Pelletier ensayó algunos temas de conversación. Trató de hablar de cine, de música, de las últimas obras teatrales, sin recibir la ayuda ni siquiera de Espinoza, que en la mudez parecía rivalizar con Pritchard, si bien la mudez de éste, como mínimo, era la del observador, a partes iguales distraído e interesado, y la mudez de Espinoza era la del observado, sumido en la desdicha y la vergüenza. De repente, y sin que nadie pudiera decir a ciencia cierta quién lo inició, se pusieron a hablar de los estudios archimboldianos. Probablemente fue Norton, desde la cocina, la que mencionó el trabajo en común. Pritchard esperó a que ella volviera y luego, nuevamente su brazo extendido a lo largo del respaldo y sus dedos de araña sobre el hombro de la inglesa, dijo que la literatura alemana le parecía una estafa.
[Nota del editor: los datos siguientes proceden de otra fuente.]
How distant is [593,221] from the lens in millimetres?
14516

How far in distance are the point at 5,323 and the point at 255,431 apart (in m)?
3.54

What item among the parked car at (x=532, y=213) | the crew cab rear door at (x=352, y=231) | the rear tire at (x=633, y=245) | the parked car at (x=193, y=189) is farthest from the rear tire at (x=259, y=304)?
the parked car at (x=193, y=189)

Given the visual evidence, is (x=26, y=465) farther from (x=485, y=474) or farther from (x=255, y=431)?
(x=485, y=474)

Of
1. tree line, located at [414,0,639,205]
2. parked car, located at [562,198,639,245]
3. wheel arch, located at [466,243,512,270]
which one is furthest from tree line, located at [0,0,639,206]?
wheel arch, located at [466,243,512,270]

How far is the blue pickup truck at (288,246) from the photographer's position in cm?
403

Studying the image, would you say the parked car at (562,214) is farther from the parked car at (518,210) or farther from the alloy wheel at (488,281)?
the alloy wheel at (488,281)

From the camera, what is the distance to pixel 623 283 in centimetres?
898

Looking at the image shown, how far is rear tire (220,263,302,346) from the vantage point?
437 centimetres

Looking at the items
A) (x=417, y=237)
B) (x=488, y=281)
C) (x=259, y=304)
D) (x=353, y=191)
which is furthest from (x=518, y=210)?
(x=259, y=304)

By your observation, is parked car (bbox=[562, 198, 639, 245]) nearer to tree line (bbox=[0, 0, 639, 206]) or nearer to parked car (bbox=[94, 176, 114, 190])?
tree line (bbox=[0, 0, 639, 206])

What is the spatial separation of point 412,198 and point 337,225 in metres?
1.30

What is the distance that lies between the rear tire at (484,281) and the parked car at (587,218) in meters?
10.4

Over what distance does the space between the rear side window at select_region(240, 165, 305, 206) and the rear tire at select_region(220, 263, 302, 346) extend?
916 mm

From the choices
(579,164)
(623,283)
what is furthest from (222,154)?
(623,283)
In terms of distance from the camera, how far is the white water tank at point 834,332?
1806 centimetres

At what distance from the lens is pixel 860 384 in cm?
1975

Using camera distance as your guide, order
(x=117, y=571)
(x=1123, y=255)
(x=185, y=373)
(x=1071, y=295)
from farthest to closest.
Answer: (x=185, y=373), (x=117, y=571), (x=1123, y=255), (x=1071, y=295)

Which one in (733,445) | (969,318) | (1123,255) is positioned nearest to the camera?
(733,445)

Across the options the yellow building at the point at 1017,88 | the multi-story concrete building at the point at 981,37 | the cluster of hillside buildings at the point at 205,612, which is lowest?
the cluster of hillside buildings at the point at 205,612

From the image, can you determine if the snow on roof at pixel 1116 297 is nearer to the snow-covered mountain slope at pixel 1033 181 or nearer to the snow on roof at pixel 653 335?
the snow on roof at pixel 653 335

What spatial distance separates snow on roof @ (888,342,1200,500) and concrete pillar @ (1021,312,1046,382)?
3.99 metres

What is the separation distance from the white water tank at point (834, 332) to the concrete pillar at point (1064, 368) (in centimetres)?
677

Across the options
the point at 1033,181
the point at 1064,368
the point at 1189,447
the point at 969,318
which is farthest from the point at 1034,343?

Norton se rió, como si alguien hubiera contado un chiste.
Pelletier le preguntó qué conocía él, Pritchard, de la literatura alemana.
– En realidad, muy poco -dijo el joven.
– Pues entonces usted es un cretino -dijo Espinoza.
– O un ignorante, por lo menos -dijo Pelletier.
– En cualquier caso, un badulaque -dijo Espinoza.
Pritchard no entendió el significado de la palabra badulaque, que Espinoza pronunció en español. Tampoco Norton lo entendió y quiso saberlo.
– Badulaque -dijo Espinoza- es alguien inconsistente, también puede aplicarse esta palabra a los necios, pero hay necios consistentes, y badulaque se aplica sólo a los necios inconsistentes.